L’Afrique regroupe en outre 1,3 milliard d’habitants qui garderont pour longtemps encore l’automobile comme l’ultradominant mode de transport. Et ce, d’autant plus que « le taux d’équipement automobile en Afrique est encore faible », complète G. Escribe. Selon l’OICA(*) en effet, avec une moyenne de 49 véhicules (VP+VUL) pour 1000 habitants contre une moyenne mondiale de 209, l’Afrique n’exhibait encore en 2020 qu’à peine plus de 60 millions de véhicules en circulation, soit cinq fois moins que la Chine...
... pour un marché complexe
L’objectif premier de IAMaga est d’aider ses distributeurs à se développer sur un marché continental en expansion, mais complexe et aux multiples spécificités. Quelque 55 pays africains subissent des niveaux de vie variables mais généralement insuffisants, une forêt de droits de douane inventifs, des risques crédit conséquents et une contrefaçon endémique. Et parce qu’il restera longtemps thermique, son parc n’échappera pas à des défis environnementaux croissants qu’il faudra bien assumer.
Humblement, Gaël Escribe concède que le couple Nexus/IAMaga n’a pas toutes les solutions. « Mais nous en avons déjà beaucoup ; avec IAMaga, Nexus peut et veut mettre à la disposition de ses adhérents des plans d’action et des services adaptés au continent », souligne-t-il. Il considère qu’une croissance de 20 % par an est un minimum pour qui se met en position d’exploiter à plein les potentiels après-vente africains.
À cette fin, Nexus met bien sûr à profit la culture marchés et l’expérience de ses adhérents (deux de ses distributeurs actionnaires sont africains) de ses fournisseurs ou de start-up comme Marketparts, dont l’empreinte mondiale lui a donné l’habitude d'apprivoiser les droits de douane (voir « Marketparts passe en mode transactionnel »). Une compétence indispensable pour faciliter les échanges entre distributeurs africains et de fait, pour fluidifier et massifier les échanges intracontinentaux.

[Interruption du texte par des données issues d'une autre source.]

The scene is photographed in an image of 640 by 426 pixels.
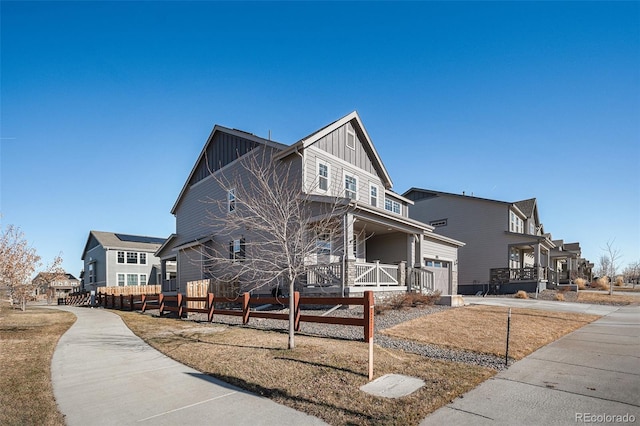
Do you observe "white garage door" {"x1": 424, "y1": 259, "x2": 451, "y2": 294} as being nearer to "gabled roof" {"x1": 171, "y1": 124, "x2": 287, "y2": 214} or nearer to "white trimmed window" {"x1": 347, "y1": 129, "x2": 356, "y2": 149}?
"white trimmed window" {"x1": 347, "y1": 129, "x2": 356, "y2": 149}

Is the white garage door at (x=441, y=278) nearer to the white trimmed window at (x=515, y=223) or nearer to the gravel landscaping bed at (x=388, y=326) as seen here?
the gravel landscaping bed at (x=388, y=326)

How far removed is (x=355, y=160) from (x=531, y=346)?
1426cm

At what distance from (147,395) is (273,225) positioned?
14.6 ft

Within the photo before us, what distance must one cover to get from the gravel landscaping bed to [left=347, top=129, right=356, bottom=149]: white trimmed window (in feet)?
32.4

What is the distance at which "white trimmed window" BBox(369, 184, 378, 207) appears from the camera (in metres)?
22.3

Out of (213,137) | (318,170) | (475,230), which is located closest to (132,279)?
(213,137)

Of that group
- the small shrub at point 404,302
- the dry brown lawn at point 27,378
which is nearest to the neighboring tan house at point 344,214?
the small shrub at point 404,302

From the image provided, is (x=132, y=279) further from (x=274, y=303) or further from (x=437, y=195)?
(x=274, y=303)

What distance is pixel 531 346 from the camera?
28.5 feet

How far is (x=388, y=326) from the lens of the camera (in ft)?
37.0

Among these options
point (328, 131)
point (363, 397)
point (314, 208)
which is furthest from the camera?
point (328, 131)

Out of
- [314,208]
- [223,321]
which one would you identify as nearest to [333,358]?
[223,321]

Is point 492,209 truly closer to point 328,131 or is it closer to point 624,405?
point 328,131

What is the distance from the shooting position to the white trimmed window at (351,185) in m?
20.2
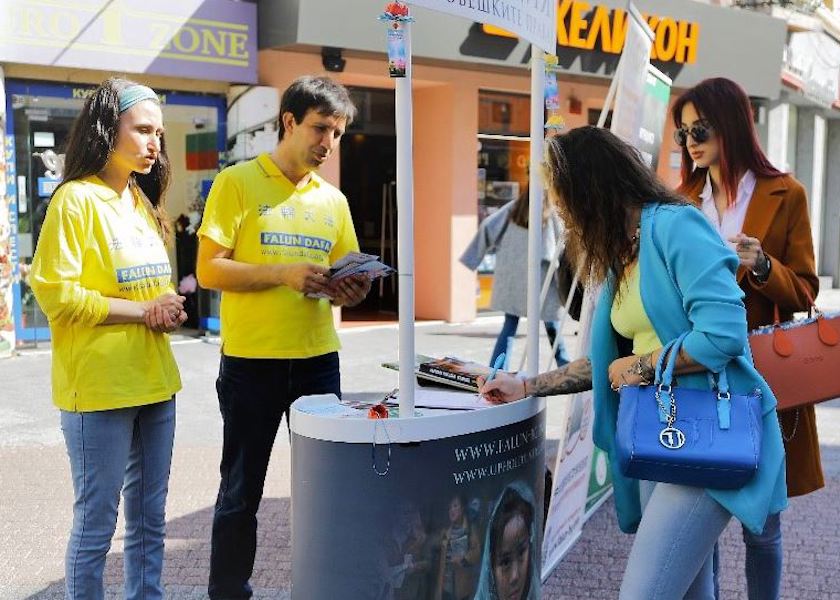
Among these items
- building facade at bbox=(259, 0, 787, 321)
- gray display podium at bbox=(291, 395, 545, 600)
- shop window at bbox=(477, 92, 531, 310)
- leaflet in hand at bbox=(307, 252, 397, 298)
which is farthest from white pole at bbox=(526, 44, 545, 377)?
shop window at bbox=(477, 92, 531, 310)

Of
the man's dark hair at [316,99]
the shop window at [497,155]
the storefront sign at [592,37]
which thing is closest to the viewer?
the man's dark hair at [316,99]

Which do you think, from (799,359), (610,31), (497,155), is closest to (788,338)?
(799,359)

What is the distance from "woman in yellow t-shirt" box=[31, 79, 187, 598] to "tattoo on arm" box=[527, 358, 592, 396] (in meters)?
1.13

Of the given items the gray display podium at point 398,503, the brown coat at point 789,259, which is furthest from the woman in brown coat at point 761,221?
the gray display podium at point 398,503

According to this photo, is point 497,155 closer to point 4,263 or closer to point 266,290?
point 4,263

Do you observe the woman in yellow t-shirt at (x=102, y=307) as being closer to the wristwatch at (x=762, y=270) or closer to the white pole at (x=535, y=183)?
the white pole at (x=535, y=183)

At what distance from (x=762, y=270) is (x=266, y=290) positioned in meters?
1.65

« L’Afrique est un marché très innovant », plaide G. Escribe. Une vision qui doit aussi inclure la recherche et l’accompagnement des talents africains, « mal identifiés et mal soutenus », constate le patron de Nexus qui rappelle que des start-up existent dans des pays comme le Rwanda ou le Kenya. « IAMaga veut aussi miser sur le capital humain en Afrique. » Au Caire, l’accent a donc été mis sur les innovations issues de la communauté Nexus et IAMaga, ses partenaires et le retours d’expériences des acteurs locaux.
L'emprise chinoise
L’occasion aussi de rappeler que l’Afrique est un creuset de développement encore mal abordé par les équipementiers occidentaux. Et là, il y a urgence. Car lors de cet événement cairote, IAMaga rappelle le retard africain pris par les équipementiers occidentaux sur leurs concurrents chinois.
Pour le moment, Nexus comme IAMaga parient sur les marques premium historiques et souhaitent les accompagner dans la conquête de cet eldorado après-vente. Mais « les Chinois ont compris le marché africain. Certains distributeurs du continent vont déjà jusqu’en Chine pour signer des accords d’approvisionnement en pièces », alerte Gaël Escribe. Il rappelle aussi que les importations croissantes de véhicules chinois drainent dans leur sillage les équipementiers concernés...
Fort de la présence de Nexus en Chine en tant que principal groupement international, il souligne que l’industrie de l’Empire du Milieu est capable de fournir des pièces de qualité et au prix souhaité par le marché africain. Car c’est aussi là que le bât blesse : « Faire des remises supplémentaires de 10 à 20 % par rapport au prix occidental ne suffit pas sur un marché au pouvoir d’achat très faible. »
Equipementiers occidentaux : s’adapter ou sortir ?
Les équipementiers américains, japonais ou européens ont donc tout intérêt à suivre les travaux de IAMaga pour convertir leurs logiciels commerciaux aux attentes africaines. Car sinon, « le risque existe que les marques occidentales sortent du marché d’ici cinq ans », s’inquiète Gaël Escribe. Et dans ce cas, bon gré mal gré, Nexus devra être aussi pragmatique que le marché : « Si à terme, nous n'avions d'autre choix que de devoir hybrider nos catalogues avec des pièces chinoises pour accompagner le développement de nos adhérents africains, nous le ferons. »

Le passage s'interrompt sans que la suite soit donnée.